━━━ Available data ━━━
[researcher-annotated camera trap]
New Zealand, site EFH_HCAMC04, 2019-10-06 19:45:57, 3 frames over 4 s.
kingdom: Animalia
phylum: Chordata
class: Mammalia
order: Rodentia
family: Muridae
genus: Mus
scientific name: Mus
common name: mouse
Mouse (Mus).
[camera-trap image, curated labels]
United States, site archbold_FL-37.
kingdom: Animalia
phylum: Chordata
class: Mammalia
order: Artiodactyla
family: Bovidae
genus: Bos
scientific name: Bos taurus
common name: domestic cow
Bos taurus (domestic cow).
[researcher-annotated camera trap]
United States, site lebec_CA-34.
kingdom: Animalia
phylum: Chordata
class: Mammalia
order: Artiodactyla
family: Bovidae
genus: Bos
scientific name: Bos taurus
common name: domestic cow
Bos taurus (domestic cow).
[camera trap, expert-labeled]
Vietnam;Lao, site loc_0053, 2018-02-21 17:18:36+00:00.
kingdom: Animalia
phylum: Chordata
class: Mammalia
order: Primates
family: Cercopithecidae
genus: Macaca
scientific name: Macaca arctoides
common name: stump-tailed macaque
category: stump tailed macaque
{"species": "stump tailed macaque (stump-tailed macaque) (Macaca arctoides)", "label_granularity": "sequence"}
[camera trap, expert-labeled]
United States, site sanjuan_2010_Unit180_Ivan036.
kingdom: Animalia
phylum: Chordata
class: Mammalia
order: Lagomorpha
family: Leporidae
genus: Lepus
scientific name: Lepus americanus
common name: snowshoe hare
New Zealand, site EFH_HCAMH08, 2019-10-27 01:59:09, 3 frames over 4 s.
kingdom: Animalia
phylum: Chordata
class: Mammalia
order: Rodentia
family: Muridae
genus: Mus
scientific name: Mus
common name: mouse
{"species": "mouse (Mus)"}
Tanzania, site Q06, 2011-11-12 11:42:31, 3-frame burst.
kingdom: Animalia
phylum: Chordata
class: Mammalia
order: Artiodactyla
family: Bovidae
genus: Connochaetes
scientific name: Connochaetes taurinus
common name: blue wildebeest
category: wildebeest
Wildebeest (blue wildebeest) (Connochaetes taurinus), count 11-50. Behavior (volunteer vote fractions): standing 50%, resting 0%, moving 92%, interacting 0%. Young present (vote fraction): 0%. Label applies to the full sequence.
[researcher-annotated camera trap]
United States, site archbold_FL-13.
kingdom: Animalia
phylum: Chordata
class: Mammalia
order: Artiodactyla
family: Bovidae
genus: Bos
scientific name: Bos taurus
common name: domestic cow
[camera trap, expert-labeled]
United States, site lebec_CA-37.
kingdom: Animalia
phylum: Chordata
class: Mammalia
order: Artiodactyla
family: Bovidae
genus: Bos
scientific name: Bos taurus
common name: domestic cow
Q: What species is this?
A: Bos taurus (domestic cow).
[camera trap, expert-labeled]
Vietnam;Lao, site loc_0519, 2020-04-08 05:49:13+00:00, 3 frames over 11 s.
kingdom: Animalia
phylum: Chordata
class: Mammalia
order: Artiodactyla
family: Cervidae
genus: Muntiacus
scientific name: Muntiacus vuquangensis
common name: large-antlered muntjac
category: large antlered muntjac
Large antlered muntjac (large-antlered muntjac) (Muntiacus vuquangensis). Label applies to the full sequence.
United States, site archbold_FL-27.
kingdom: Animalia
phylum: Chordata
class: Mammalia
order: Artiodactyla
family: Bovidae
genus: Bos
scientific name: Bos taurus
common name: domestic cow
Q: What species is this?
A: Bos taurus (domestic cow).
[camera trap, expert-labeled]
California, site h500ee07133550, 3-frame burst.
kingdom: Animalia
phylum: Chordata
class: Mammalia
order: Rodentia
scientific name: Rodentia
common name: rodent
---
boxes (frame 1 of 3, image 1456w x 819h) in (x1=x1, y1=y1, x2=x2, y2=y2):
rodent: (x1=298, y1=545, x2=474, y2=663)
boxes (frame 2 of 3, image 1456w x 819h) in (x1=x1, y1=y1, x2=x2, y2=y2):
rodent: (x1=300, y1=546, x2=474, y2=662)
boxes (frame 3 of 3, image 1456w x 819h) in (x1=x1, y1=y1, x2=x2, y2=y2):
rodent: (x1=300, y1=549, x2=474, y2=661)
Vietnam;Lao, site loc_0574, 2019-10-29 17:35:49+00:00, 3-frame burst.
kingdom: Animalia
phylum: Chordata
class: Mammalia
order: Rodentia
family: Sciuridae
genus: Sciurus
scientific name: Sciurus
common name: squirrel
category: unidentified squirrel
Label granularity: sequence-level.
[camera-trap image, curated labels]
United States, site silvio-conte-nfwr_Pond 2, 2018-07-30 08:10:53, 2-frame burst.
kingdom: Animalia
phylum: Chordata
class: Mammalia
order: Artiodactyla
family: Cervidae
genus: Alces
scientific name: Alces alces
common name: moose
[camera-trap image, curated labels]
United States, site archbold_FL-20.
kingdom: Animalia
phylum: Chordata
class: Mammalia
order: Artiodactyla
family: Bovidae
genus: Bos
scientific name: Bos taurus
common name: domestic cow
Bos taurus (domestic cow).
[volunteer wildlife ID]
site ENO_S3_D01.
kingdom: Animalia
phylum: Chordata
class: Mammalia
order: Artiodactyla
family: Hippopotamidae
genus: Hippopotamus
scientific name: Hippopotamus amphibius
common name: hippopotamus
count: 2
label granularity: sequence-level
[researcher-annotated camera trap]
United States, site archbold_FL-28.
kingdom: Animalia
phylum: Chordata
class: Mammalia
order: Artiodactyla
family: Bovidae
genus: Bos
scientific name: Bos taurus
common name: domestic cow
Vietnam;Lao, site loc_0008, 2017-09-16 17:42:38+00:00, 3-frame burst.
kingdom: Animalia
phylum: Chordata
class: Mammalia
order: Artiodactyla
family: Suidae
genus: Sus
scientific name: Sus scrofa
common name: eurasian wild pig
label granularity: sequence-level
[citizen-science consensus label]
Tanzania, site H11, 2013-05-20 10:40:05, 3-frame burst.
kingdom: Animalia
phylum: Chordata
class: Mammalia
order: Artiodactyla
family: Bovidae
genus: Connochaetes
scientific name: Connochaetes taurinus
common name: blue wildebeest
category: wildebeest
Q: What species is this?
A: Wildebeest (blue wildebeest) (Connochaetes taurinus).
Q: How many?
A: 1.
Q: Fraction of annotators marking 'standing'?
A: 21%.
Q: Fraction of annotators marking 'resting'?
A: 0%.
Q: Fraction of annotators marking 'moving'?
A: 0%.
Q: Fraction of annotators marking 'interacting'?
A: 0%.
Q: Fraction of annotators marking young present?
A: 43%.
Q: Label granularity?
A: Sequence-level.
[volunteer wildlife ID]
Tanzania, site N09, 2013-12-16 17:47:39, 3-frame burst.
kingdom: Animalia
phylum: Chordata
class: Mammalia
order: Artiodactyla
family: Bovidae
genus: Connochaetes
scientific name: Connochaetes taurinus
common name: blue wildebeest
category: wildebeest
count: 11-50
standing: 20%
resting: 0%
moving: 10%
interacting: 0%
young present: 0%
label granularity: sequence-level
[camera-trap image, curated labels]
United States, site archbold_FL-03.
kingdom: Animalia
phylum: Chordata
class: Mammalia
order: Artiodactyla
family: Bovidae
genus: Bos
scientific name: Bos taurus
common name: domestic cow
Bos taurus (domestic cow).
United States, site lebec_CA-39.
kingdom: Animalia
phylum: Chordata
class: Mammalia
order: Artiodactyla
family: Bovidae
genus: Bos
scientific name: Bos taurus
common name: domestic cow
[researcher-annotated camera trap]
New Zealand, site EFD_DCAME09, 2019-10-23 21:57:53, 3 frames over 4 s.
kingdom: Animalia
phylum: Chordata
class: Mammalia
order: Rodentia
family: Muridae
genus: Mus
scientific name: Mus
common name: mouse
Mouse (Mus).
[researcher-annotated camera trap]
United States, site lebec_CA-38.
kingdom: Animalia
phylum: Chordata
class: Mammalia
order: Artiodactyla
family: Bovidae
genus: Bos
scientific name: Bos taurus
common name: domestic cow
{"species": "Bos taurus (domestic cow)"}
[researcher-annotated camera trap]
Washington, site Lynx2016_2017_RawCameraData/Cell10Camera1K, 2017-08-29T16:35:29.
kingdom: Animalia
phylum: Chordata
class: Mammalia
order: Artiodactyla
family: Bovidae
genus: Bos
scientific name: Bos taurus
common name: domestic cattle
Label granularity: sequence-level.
━━━
Work required -
Only the lines above from the line with "Vietnam;Lao, site loc_0519, 2020-04-08" to the line with "genus: Alces", those two lines included, should be reproduced exactly.

Finished task -
Vietnam;Lao, site loc_0519, 2020-04-08 05:49:13+00:00, 3 frames over 11 s.
kingdom: Animalia
phylum: Chordata
class: Mammalia
order: Artiodactyla
family: Cervidae
genus: Muntiacus
scientific name: Muntiacus vuquangensis
common name: large-antlered muntjac
category: large antlered muntjac
Large antlered muntjac (large-antlered muntjac) (Muntiacus vuquangensis). Label applies to the full sequence.
United States, site archbold_FL-27.
kingdom: Animalia
phylum: Chordata
class: Mammalia
order: Artiodactyla
family: Bovidae
genus: Bos
scientific name: Bos taurus
common name: domestic cow
Q: What species is this?
A: Bos taurus (domestic cow).
[camera trap, expert-labeled]
California, site h500ee07133550, 3-frame burst.
kingdom: Animalia
phylum: Chordata
class: Mammalia
order: Rodentia
scientific name: Rodentia
common name: rodent
---
boxes (frame 1 of 3, image 1456w x 819h) in (x1=x1, y1=y1, x2=x2, y2=y2):
rodent: (x1=298, y1=545, x2=474, y2=663)
boxes (frame 2 of 3, image 1456w x 819h) in (x1=x1, y1=y1, x2=x2, y2=y2):
rodent: (x1=300, y1=546, x2=474, y2=662)
boxes (frame 3 of 3, image 1456w x 819h) in (x1=x1, y1=y1, x2=x2, y2=y2):
rodent: (x1=300, y1=549, x2=474, y2=661)
Vietnam;Lao, site loc_0574, 2019-10-29 17:35:49+00:00, 3-frame burst.
kingdom: Animalia
phylum: Chordata
class: Mammalia
order: Rodentia
family: Sciuridae
genus: Sciurus
scientific name: Sciurus
common name: squirrel
category: unidentified squirrel
Label granularity: sequence-level.
[camera-trap image, curated labels]
United States, site silvio-conte-nfwr_Pond 2, 2018-07-30 08:10:53, 2-frame burst.
kingdom: Animalia
phylum: Chordata
class: Mammalia
order: Artiodactyla
family: Cervidae
genus: Alces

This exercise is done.